My plan now is to run a limited pilot with our solution architects group to determine if this approach is generally useful and worth developing further. We’re going to first build a data set using a record of historical projects and their characteristics, then see how a junior architect (or someone with no expertise) using the system can identify the class of an existing opportunity compared to an expert.

If that works, we can point the system to our existing repositories of solutions intelligence to ascertain how best to serve these opportunity profiles: what the ideal team looks like, what’s an ideal configuration of tools and processes, and what risks and pitfalls the operations team can expect.

I will want to know: What effect will this process have on our key performance indicators created during the solution design process? Can we bring better solutions to the table more quickly and cheaply? How accurate are our predictions against their operational reality?

If the process brings measurable value, I’ll want to keep improving the algorithm. In the world of business problems, opportunities are constantly evolving. New classes of opportunity are born, and existing classes evolve. I can envision the system being improved to include an interface that allows users to add new classes of characteristics, and to bring some supervised machine learning into the mix, allowing experts to provide feedback on the quality of the results.

Conclusions

The globalization and localization industry finds itself in a fascinating place right now. We’re at a confluence of technological trends, including advances in artificial intelligence, that collectively open up a world of possibility. Simultaneously, as the world is more connected digitally and communicative, the problem space has become more demanding.

Like other technological trends, advancements in AI will exert different kinds of disruptive influence on many industries, including ours.

One effect will be increased access to AI technology. We’re already seeing this now in the trend of AI companies like Google, Microsoft, Amazon and IBM competing to bring cloud-based cognitive services platforms to businesses at the cost of less than a tenth of a cent per transaction. A phenomenon like this should have a “playing-field leveling” effect on industries.

At the same time, AI will magnify the differences in capabilities between organizations. The most advanced AI techniques thrive on having lots of data, and those that deliberately collect and manage data like a business asset will have a significant advantage over those that don’t.

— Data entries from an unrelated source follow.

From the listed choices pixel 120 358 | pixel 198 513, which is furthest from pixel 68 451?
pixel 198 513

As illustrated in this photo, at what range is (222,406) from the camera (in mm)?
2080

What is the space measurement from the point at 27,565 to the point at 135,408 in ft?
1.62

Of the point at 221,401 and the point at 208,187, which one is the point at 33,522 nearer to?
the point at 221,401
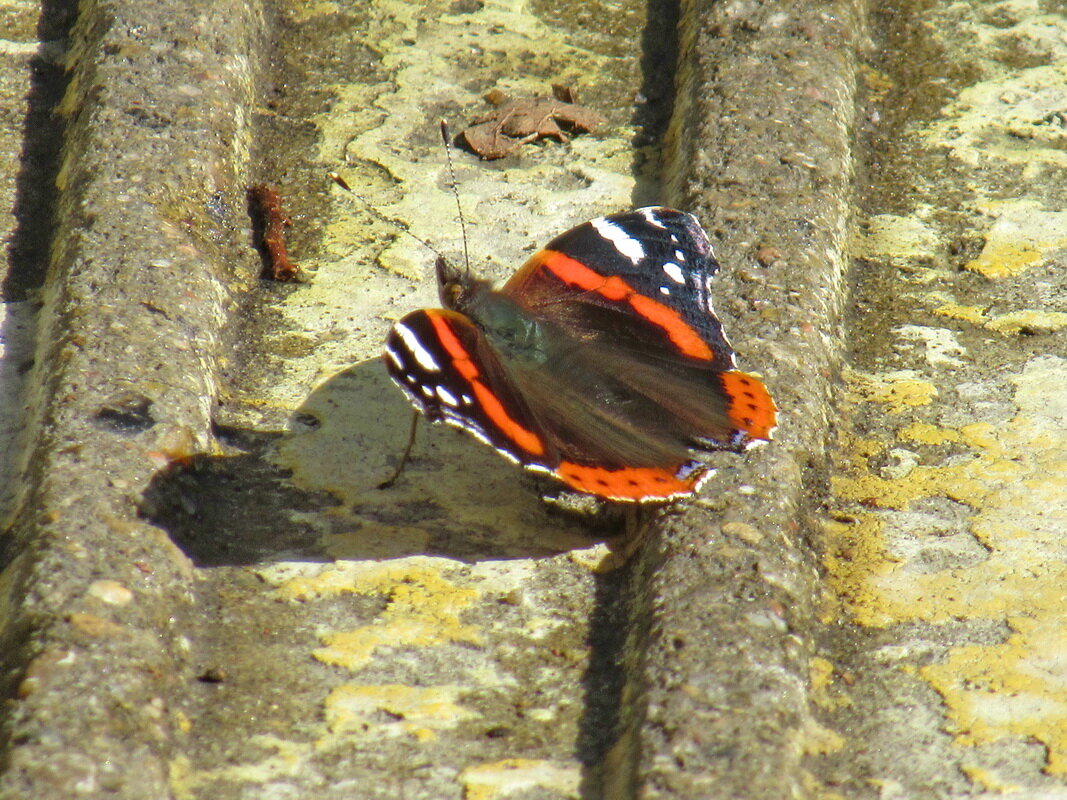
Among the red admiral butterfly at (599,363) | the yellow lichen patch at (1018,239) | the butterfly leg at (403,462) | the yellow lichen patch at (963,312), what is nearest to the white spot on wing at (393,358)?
the red admiral butterfly at (599,363)

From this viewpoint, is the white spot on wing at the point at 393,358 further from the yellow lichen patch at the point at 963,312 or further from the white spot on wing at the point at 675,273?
the yellow lichen patch at the point at 963,312

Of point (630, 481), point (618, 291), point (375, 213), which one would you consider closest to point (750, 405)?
point (630, 481)

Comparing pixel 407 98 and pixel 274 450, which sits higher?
pixel 407 98

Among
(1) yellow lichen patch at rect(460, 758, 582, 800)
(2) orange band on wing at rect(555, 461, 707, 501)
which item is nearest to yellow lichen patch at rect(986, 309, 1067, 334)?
(2) orange band on wing at rect(555, 461, 707, 501)

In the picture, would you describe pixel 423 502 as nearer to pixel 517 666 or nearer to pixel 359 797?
pixel 517 666

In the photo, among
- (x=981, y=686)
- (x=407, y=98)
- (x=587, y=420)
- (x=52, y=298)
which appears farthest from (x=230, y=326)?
(x=981, y=686)

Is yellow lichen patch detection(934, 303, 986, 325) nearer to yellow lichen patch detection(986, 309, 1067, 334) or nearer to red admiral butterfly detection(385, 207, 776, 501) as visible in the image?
yellow lichen patch detection(986, 309, 1067, 334)

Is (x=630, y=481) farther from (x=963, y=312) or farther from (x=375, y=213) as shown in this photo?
(x=375, y=213)
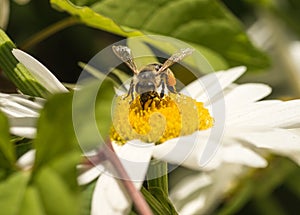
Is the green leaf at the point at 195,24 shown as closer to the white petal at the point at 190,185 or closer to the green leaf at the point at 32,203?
the white petal at the point at 190,185

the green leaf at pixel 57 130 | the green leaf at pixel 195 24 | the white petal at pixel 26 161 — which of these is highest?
the green leaf at pixel 57 130

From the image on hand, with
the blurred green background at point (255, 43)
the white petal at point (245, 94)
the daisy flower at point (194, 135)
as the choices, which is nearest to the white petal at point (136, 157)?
the daisy flower at point (194, 135)

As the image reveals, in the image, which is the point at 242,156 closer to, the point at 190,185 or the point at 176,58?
the point at 176,58

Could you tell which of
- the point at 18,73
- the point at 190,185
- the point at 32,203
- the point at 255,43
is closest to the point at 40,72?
the point at 18,73

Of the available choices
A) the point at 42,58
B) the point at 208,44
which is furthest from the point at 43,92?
the point at 42,58

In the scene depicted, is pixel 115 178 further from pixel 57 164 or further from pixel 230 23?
pixel 230 23

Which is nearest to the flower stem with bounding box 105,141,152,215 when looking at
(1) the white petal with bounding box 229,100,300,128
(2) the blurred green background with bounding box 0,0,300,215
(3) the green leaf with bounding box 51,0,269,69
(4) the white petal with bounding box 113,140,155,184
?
(4) the white petal with bounding box 113,140,155,184
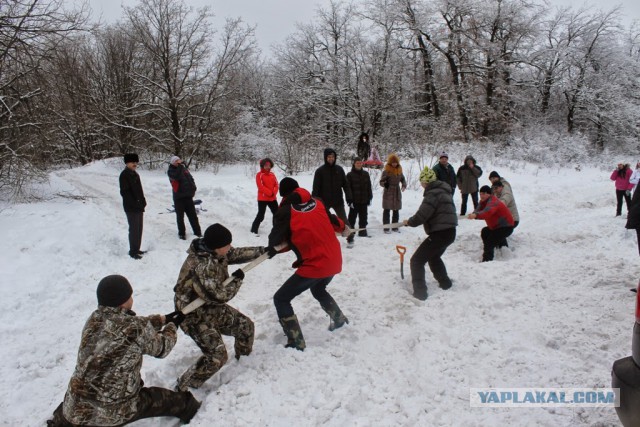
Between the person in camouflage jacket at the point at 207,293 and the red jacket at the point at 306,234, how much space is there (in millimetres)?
677

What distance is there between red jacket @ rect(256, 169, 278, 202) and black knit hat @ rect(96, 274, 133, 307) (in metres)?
5.96

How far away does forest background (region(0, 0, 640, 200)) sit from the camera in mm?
18516

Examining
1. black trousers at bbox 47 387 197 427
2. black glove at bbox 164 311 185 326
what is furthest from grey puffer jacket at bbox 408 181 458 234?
black trousers at bbox 47 387 197 427

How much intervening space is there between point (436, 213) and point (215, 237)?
3.29 meters

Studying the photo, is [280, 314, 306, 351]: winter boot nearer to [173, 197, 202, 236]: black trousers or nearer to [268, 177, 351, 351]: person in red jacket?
[268, 177, 351, 351]: person in red jacket

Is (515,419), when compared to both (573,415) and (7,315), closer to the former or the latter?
(573,415)

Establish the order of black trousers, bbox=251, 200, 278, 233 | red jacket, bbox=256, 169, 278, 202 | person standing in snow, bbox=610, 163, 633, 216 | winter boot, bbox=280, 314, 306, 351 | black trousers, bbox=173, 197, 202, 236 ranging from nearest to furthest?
winter boot, bbox=280, 314, 306, 351 → black trousers, bbox=173, 197, 202, 236 → red jacket, bbox=256, 169, 278, 202 → black trousers, bbox=251, 200, 278, 233 → person standing in snow, bbox=610, 163, 633, 216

The ability to operationalize AI will be another differentiating factor, and this is where I believe that the globalization and localization industry has a reason to get excited. Many of the decades-old practices we take for granted today are examples of applied AI; we can rightfully say that we’ve been using AI “before it was cool.” Translation memory and machine translation are two prime examples of AI in action in our industry. So now that AI is becoming more powerful and accessible, what else can we do with it?

I like approaching this question from different angles. Wearing my “big blue sky thinking hat,” I can imagine what the world would look like if we weren’t at all bound by natural laws. I find tremendous value in that exercise, but I also find value in a more pragmatic approach, looking at our existing world through a lens of process improvement and incremental innovation.

Once we’ve generated some ideas, it is important to get our hands dirty with AI and start trying out solutions. It may get messy, but that’s okay. Innovation is an imperfect and iterative endeavor, but the potential gains from applying AI to our industry’s real-world challenges are so great that we must engage.